I hope that I may not be misunderstood as saying that we should not discuss foreign politics in our press, our parliament, our public meetings, or our private houses. No man could be mad enough to preach such a doctrine. As regards our parliament, that is probably the best British school of foreign politics, seeing that the subject is not there often taken up by men who are absolutely ignorant, and that mistakes when made are subject to a correction which is both rough and ready The press, though very liable to error, labors hard at its vocation in teaching }

foreign politics, and spares no expense in letting in daylight. If the light let in be sometimes moonshine, excuse may easily be made. Where so much is attempted, there must necessarily be some failure. But even the moonshine does good if it be not offensive moonshine. What I would deprecate_is, that aptness at reproach which we assume; the readiness with scorn, the quiet words of insult, the instant judgment and condemnation with which we are so inclined to visit, not the great outward acts, but the smaller inward politics of our neighbors.

· · · ·

◆ **EXERCISE TASKS**:
1 > Please restate, as a short list, the passage on discussing foreign politics that begins "I hope that I may not be misunderstood," keeping its main points.
2 > Do these statements agree with the passage on discussing foreign politics? For each, answer yes or no and quote the deciding words.
(a) Parliament is described as probably the best British school of foreign politics.
(b) The press is said to make mistakes only rarely.
(c) The objection is mainly to judgment passed on neighbors' great outward acts.
Rely only on the text about foreign politics.

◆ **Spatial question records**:
· · · ·

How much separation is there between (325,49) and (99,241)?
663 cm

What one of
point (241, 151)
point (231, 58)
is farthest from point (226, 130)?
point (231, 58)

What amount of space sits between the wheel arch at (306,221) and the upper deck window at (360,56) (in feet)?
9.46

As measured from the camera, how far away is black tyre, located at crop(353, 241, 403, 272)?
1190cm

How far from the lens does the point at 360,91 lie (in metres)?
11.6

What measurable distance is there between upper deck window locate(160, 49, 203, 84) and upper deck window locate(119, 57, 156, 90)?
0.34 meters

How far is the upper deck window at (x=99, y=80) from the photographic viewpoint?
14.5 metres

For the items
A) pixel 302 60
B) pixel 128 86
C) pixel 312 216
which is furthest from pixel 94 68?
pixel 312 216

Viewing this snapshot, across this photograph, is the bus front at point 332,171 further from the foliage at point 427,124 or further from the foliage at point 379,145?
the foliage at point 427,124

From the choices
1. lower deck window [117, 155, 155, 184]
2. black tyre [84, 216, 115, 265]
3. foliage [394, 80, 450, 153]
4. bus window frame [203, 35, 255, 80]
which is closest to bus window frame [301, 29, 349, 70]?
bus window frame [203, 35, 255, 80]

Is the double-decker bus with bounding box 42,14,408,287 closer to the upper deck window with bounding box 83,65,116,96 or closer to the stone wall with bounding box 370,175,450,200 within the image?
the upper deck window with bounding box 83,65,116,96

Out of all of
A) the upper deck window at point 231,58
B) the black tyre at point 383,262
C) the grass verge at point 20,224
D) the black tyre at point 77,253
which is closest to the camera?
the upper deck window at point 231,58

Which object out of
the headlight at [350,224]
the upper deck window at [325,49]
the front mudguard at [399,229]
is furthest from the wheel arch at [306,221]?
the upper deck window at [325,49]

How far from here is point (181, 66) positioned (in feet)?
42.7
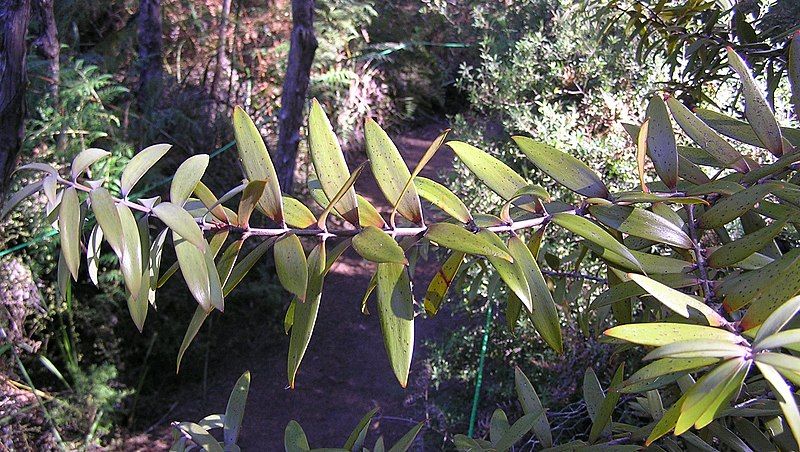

· · · ·

◆ **WORKED ANSWERS**:
1 >
- Foreign politics should still be discussed in the press, in parliament, at public meetings and in private homes. No one sane would argue otherwise.
- Parliament is probably the best British school of foreign politics. The people who take up the subject there are rarely completely ignorant, and mistakes get a rough-and-ready correction.
- The press is very liable to error, but it works hard and spares no expense to let in daylight.
- Where so much is attempted, some failure is inevitable. Even "moonshine" does good if it is not offensive.
- The writer objects to the ready habit of reproach: scorn, quiet insult, and instant judgment. These are aimed not at neighbors' great outward acts but at their smaller inward politics.

2 >
(a) Yes: "that is probably the best British school of foreign politics"
(b) No: "The press, though very liable to error"
(c) No: "not the great outward acts, but the smaller inward politics of our neighbors"